Kamis, 31 Juli 2014

Sesuatu Yang Kau Lupa

Sayang.., aku tak pernah melupakan hari-hari penting. Termasuk hari-hari penting kita.

Kemarin pagi, bahkan beberapa hari sebelumnya. Aku selalu ingat.
Saat aku dekati dirimu pagi itu, aku mengucapkan:
"Selamat ulang tahun, Mas. Aku sayang kamu. Maaf, aku enggak bisa kasih apa-apa."
Aku mencium punggung tanganmu, memelukmu dan mencium kedua pipimu.

Terkejut, seperti biasa itu reaksimu.
"Neng.., sungguh saya enggak ingat."

"He he he.., jangankan ulang tahunmu. Ulang tahun saya, tanggal Mas melamar saya, tanggal pernikahan kita pun Mas enggak pernah ingat. Iya kan?"

Hanya tanggal lahir anak-anak kita, itu yang kau ingat. Itu pun karena harus sering mengisi formulir untuk diisi.
Hemm, kalau ulang tahunku sampai lupa lagi...

Sejak menikah denganmu empat belas tahun lalu. Tak pernah ada hari spesialku, kamu bahkan anak-anak kita yang dirayakan. Keluargamu tak pernah merayakannya. Begitu alasan yang selalu kamu katakan.

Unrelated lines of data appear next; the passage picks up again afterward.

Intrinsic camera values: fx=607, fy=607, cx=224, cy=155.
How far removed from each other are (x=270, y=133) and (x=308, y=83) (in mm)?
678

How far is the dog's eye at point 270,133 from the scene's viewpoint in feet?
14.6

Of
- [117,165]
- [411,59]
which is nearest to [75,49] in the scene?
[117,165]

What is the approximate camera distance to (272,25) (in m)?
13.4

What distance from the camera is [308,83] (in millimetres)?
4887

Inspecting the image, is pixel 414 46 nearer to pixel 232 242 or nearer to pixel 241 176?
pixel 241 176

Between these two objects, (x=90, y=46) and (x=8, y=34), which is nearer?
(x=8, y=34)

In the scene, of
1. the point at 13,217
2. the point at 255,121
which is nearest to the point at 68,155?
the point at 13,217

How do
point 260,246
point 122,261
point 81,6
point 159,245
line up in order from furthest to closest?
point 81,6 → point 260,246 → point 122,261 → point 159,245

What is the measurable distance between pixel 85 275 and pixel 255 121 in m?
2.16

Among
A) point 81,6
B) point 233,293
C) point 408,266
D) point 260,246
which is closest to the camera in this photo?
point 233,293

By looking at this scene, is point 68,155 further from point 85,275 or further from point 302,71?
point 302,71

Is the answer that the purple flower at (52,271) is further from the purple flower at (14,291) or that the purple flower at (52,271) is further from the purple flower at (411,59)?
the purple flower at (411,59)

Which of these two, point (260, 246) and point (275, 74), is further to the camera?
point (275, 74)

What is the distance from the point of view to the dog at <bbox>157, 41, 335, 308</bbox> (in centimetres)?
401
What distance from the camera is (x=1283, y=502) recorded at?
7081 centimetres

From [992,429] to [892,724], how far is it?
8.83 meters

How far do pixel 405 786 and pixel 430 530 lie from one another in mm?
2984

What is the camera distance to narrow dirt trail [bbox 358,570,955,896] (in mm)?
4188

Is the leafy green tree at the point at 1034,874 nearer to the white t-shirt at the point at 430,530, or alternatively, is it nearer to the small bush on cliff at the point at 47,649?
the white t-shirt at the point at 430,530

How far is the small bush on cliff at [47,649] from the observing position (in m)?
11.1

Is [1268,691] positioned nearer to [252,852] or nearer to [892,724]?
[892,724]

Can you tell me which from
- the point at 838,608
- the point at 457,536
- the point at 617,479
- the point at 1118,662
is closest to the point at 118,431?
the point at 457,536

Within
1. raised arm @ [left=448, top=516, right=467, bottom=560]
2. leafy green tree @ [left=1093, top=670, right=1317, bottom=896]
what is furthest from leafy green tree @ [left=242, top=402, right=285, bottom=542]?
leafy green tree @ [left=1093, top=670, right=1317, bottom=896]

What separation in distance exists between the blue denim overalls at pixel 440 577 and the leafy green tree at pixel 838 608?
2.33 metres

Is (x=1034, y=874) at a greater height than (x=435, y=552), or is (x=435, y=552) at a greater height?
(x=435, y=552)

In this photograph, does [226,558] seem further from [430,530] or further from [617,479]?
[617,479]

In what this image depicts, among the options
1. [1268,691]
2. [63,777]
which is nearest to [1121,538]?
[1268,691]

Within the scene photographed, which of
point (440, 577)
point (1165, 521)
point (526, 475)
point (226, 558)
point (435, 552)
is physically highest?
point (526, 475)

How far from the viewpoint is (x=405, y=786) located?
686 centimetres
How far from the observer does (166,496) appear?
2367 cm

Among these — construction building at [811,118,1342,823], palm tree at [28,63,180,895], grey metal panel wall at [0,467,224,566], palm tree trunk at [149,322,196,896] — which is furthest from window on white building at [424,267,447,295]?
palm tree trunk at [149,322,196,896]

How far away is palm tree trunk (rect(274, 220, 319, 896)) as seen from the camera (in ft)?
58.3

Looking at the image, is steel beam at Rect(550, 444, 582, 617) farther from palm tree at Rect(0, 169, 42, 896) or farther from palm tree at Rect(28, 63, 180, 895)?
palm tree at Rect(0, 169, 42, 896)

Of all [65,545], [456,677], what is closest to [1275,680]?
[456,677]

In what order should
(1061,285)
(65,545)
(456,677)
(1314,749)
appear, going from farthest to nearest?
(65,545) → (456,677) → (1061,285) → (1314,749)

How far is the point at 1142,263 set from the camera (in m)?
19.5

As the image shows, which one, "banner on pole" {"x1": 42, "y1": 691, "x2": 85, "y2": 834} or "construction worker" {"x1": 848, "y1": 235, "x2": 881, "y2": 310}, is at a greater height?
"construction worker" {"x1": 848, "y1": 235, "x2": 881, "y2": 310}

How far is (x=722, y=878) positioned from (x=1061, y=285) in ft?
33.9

Berbeda dengan masa kecil hingga menjelang aku menikah. Walau tidak setiap tahun dirayakan. Mama dan Papa pasti membelikan satu loyang kue tart. Lengkap dengan lilin di atasnya. Mama selalu yang pertama mengucapkan selamat ulang tahun. Hampir selalu ada acara makan bersama di rumah. Kalau enggak, pasti ada acara makan malam di luar.

Sering aku merindukan perhatian hari spesial seperti dulu.
Beberapa tahun ini hari lahirmu, hari lahir anak bungsu kita dan hari lahirku, jatuh di bulan Ramadhan. Baru tahun ini jatuh di bulan Syawal. Terasa sangat spesial. Minimal, masih ada kue-kue lebaran.

Sayang.., di usiamu yang ke-47. Menjelang usiaku yang kepala empat lebih satu. Juga memasuki pernikahan kita yang keempat belas. Tak ada yang lebih istimewa dari kebersamaan kita. Suka-duka, berbagai peristiwa akan semakin mendewasakan. Saling menggenggam erat, lebih menautkan hati dan doa.

Selamat ulang tahun Sayangku.., Cintaku. Tetaplah menjadi suami dan ayah yang salih. Penuh kasih sayang, sabar dan sederhana.
Semoga berkah usiamu dalam kesehatan dan bshagia. Selalu dalam kasih sayang Allah SWT. Aamiin yaa Allah yaa Rabbal 'alamiin.

Bandung.
Sehari setelah usiamu yang ke-47.
Di penghujung Juli 2014.

Sabtu, 26 Juli 2014

Ketika Profesi Ibu Rumah Tangga Menjadi Pilihan (2)

Banyak yang bertanya, khususnya sahabat-sahabat dan kerabat di Bandung. Mengapa saya mau pindah dari kota besar ke kota kecil. Dari kota yang sarat kreatifitas ke kota yang sedang ingin menggeliat.

Saya akui  di kota di mana saya dilahirkan dan dibesarkan, banyak kemudahan dan jaringan yang memudahkan langkah saya. Namun saya lebih memilih berbakti pada suami. Saya harus melayani keperluan suami dan anak-anak, dengan tangan saya sendiri.

Tidak bisa saya bayangkan bila saya mementingkan diri saya sendiri. Saya mengembangkan potensi diri dengan meninggalkan tanggung jawab. Saya di Bandung dan keluarga saya di Nganjuk. Walaupun suami mengizinkan, saya tidak tega pada anak-anak.

Walaupun berjalan dalam kesederhanaan tanpa berlari. Tidak terenggah bukan berarti pasrah. Suami mengajarkan untuk urusan dunia kami harus melihat ke bawah. Agar hidup penuh rasa syukur dan merasa cukup dengan segala karunia-Nya.

Saya teringat sebuah nasihat bijak. Bila dunia menjadi tujuan, kehidupan ibarat meminum air laut. Asin, bukan hilang rasa dahaga. Semakin haus yang dirasa.

Bukan kami tak ingin kaya. Tapi kaya hati akan terasa lebih sejuk daripada kaya harta. Menggali hikmah dari samudera kehidupan. Agar hidup yang sekali terasa lebih bermakna.